Yesterday we also reported that Visteon was rumored to be ready to file for Chapter 11. Thankfully, it didn’t happen. Instead, the company paid $16 million in interest on bonds and said it was going to continue to try and manage its way through the current crisis. Maybe they can hold on long enough to get some of that government money suppliers are asking for.

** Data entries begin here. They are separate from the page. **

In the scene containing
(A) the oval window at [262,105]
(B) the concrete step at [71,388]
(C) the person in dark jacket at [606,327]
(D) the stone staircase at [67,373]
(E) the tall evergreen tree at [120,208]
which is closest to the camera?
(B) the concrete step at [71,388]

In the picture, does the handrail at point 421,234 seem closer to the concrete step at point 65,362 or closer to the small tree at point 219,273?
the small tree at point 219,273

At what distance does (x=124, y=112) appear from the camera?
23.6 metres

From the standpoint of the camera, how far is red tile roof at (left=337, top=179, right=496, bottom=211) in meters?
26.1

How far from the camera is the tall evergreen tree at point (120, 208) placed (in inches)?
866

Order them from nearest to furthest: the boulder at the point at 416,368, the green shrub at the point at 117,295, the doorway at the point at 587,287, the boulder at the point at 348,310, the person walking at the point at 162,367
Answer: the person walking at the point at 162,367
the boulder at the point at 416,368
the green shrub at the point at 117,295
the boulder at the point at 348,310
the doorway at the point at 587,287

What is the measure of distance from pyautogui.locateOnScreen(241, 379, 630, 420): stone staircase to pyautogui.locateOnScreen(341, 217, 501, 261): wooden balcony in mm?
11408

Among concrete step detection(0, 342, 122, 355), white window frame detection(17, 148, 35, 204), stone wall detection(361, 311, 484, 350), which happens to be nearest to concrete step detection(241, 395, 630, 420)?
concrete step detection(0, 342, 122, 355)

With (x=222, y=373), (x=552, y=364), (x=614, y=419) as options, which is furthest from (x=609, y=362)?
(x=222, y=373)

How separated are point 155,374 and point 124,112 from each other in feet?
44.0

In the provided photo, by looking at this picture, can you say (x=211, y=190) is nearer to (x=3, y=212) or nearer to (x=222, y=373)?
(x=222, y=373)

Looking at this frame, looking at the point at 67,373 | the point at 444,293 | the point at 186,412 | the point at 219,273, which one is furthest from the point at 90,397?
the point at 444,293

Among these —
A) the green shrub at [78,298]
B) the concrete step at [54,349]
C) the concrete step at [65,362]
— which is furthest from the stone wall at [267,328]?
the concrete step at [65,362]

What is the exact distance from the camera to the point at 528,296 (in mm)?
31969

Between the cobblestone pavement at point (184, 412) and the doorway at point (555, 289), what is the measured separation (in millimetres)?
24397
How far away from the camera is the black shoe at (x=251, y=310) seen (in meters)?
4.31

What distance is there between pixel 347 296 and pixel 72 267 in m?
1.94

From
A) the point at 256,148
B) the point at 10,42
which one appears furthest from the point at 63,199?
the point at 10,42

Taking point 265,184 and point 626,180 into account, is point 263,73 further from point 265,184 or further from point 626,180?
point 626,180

Honda announced the price of its new Insight hybrid in the American market, and just as everyone was expecting, it came in at just under twenty grand. $19,800 to be exact. That’s an amazing price, well under the Toyota Prius and Ford Fusion hybrids. But all the more amazing, because, being built in Japan, the yen is about 18 percent stronger against the dollar than it was a year ago, meaning Honda is probably pricing this hybrid at a loss. Of course that’s the base LX. But even the next model up, the EX, starts at $21,300, which is still the least expensive of any hybrid.
In China news, Geely is climbing out of the bargain-basement. Gasgoo.com reports that the company is pulling out of the sub-$6,000 segment and focusing on building the safest, most efficient and environmentally-friendly car that it can. At the opposite end of the spectrum, Gasgoo reports that Chery is launching a luxury division. The Riich brand will offer different six models and is set to hit the market on March 18th. That’s one week from today! Supposedly the cars will feature “high-end” designs with styling borrowed from Chryslers and Aston Martins. But that plagiarism isn’t the worst of it. The logo will closely resemble Bentley’s winged “B” except with an “R” instead.
The Detroit Free Press reports that Ford will receive financial aid from Romania. In total, the Eastern-European country is handing out $182 million through 2012 to help support the company’s plant that makes engines and the Transit Connect. I thought the Eastern European country was broke, but obviously it wants to save jobs.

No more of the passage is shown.